Rabobank sues RBC over Enron total return swap
RBC, Canada’s biggest bank, made the $517 million loan to a subsidiary of Enron called Heracles Trust in November 2000. To hedge out the credit risk of the loan, RBC entered into a total return swap with Rabobank for the entire value of the loan. A total return swap is a form of credit derivative where a counterparty transfers its credit exposure on an asset to another counterparty that in exchange receives a premium equal to the cost of holding the specified asset on its balance sheet. Hence the hedger, in this case RBC, would have to pay the protection seller, Rabobank, any positive change in the value of the asset – in this case the interest payments. The protection seller in turn would pay the hedger a Libor spread plus any negative changes in the value of the asset – in this case defaulted interest payments or the principle.

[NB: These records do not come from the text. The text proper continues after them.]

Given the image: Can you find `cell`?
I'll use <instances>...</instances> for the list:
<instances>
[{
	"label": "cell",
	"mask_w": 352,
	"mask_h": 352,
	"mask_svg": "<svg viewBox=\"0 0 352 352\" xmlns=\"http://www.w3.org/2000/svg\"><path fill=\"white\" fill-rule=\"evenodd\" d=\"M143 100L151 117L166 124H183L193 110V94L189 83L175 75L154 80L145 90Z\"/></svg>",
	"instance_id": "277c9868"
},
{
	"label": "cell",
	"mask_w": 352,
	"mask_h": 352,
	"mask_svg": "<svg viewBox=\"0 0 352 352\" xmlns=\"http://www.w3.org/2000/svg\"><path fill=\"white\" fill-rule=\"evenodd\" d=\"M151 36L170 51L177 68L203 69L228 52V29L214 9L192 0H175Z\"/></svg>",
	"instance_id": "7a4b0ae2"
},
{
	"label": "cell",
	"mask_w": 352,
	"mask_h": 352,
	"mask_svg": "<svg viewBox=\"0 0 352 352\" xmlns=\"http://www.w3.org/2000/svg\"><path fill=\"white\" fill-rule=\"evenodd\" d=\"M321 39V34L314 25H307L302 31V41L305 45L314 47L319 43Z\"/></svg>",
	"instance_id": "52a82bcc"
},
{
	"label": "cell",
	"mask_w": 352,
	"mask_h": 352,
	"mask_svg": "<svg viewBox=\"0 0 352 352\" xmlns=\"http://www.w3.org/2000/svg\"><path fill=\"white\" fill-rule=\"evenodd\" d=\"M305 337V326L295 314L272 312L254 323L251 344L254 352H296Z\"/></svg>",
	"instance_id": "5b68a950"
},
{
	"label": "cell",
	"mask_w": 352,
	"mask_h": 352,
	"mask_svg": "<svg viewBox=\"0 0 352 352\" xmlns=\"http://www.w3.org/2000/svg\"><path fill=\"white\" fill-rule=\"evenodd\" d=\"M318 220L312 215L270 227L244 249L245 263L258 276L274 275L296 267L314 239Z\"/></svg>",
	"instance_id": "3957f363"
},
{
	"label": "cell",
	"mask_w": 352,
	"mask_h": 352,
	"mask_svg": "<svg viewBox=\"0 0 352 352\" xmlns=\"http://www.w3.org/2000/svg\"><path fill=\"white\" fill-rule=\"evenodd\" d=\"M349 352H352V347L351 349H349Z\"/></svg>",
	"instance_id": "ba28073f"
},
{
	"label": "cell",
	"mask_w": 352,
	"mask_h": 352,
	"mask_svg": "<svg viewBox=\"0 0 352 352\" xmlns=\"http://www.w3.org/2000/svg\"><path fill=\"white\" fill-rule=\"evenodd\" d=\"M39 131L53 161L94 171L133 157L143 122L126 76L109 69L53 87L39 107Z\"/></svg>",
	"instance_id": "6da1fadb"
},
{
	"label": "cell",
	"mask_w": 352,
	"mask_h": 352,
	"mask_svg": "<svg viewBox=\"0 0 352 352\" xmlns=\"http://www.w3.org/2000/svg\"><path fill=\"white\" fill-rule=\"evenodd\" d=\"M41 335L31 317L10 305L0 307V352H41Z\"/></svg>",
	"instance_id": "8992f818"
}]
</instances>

Rabobank took the $517 million exposure onto its own balance sheet, agreeing to pay any negative change on the value of the loan. Although it has made all the interest payments on the loan to date, Rabobank now contends that the swap transaction was entered into on a fraudulent basis and is refusing to repay the principle that it owes following Enron’s collapse. A spokesman for RBC told RiskNews that Rabobank's decision to sue RBC came as an “absolute surprise”.
“We are flabbergasted,” he said. “Rabobank is a major financial institution, and yet it is portraying itself as a victim.”
Rabobank, in turn, claims that RBC knew of “massive corruption and self-dealing” by Enron’s senior management. Perhaps more seriously, Rabobank stated: “RBC possessed this knowledge through key operatives in RBC’s structured finance operations who had, for a prior employer, themselves participated in the creation of these corrupt insider transactions.”
RBC countersued Rabobank on Monday in retaliation to Rabobank’s earlier lawsuit filed on Friday last week. RBC is aiming to claim damages for the breach of contract contained in the total return swap agreement as well as for any “other relief that the court considers necessary or appropriate”. But there is no specific mention made of seeking damages relating to loss of reputation.
Rabobank’s allegations that RBC tried to defraud it using the total return swap contract centred around the participation of three ex-employees who worked in RBC’s structured finance team and who were directly involved in the Enron transaction. The men, Gary Mulgrew, ex-head of global banking for RBC in Europe, David Bermingham and Giles Darby, left RBC last year following the transaction, though RBC categorically insisted they were not fired: “Claims that they were fired are patently untrue,” said RBC’s spokesman, Paul Wilson. “While they worked for us they did a damn good job.”